■ **ACTIVITY**:
Reproduce verbatim the line where "Resting vote fraction: 0%." occurs, along with all following lines down to the last line of the data.

========

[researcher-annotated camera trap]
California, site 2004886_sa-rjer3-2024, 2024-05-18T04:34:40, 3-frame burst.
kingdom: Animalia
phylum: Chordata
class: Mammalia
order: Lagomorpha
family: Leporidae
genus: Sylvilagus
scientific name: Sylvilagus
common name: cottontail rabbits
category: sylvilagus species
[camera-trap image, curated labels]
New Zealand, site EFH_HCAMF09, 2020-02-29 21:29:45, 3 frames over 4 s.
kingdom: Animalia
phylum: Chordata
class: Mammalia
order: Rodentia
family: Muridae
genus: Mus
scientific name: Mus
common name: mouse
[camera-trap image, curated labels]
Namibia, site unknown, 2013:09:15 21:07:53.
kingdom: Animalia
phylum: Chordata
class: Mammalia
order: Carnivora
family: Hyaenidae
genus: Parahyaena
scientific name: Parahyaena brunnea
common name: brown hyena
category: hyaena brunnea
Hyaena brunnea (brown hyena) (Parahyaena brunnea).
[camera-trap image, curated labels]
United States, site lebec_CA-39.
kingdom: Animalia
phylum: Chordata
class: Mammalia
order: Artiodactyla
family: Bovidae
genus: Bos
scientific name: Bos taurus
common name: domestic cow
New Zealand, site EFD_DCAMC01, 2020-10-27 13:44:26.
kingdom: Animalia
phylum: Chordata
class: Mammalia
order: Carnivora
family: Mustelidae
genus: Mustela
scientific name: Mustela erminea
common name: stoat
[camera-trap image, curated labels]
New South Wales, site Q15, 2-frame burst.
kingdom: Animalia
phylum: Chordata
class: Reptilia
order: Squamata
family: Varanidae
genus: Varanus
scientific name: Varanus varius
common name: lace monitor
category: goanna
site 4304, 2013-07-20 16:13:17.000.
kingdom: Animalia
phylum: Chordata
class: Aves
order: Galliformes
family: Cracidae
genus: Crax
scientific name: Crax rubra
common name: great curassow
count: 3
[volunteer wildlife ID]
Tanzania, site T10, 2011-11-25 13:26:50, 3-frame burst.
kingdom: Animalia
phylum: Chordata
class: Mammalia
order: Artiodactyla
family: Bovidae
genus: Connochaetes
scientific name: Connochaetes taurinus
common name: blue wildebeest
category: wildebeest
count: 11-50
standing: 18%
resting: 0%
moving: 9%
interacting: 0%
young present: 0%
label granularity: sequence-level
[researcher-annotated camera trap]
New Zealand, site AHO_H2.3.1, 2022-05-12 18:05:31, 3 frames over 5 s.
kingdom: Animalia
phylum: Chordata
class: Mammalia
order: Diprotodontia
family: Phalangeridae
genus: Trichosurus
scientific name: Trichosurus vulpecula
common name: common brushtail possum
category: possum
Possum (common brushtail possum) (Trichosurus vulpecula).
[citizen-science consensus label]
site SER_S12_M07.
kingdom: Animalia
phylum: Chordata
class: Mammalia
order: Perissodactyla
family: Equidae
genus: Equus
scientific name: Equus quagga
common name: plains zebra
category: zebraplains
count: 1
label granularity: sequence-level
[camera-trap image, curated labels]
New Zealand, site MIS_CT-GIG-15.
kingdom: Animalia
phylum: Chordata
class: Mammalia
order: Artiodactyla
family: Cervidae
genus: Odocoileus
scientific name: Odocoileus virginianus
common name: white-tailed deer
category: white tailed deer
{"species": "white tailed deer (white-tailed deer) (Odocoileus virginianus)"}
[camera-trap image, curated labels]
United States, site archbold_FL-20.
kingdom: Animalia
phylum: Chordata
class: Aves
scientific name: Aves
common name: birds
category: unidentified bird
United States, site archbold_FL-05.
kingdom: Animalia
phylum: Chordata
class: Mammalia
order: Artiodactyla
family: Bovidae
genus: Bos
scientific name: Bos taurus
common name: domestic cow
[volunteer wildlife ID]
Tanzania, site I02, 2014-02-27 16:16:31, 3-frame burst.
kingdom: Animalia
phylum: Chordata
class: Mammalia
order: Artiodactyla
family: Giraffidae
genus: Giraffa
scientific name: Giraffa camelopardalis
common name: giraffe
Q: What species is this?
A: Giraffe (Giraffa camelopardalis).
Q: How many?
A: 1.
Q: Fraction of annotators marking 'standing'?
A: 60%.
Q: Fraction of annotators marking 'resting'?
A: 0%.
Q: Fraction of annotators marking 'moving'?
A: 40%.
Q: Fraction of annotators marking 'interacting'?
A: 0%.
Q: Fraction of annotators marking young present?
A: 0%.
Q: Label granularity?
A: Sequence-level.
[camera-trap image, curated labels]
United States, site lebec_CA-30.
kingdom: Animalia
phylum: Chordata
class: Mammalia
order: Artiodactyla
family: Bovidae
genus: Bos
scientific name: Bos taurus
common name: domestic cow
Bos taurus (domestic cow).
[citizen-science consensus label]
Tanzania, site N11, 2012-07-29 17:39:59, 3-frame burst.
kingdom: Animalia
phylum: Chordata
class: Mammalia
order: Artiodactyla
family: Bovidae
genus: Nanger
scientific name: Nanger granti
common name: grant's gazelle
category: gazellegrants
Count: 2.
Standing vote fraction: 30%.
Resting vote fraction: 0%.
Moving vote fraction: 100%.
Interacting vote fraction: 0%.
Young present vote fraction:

========

■ **OUTPUT**:
Resting vote fraction: 0%.
Moving vote fraction: 100%.
Interacting vote fraction: 0%.
Young present vote fraction:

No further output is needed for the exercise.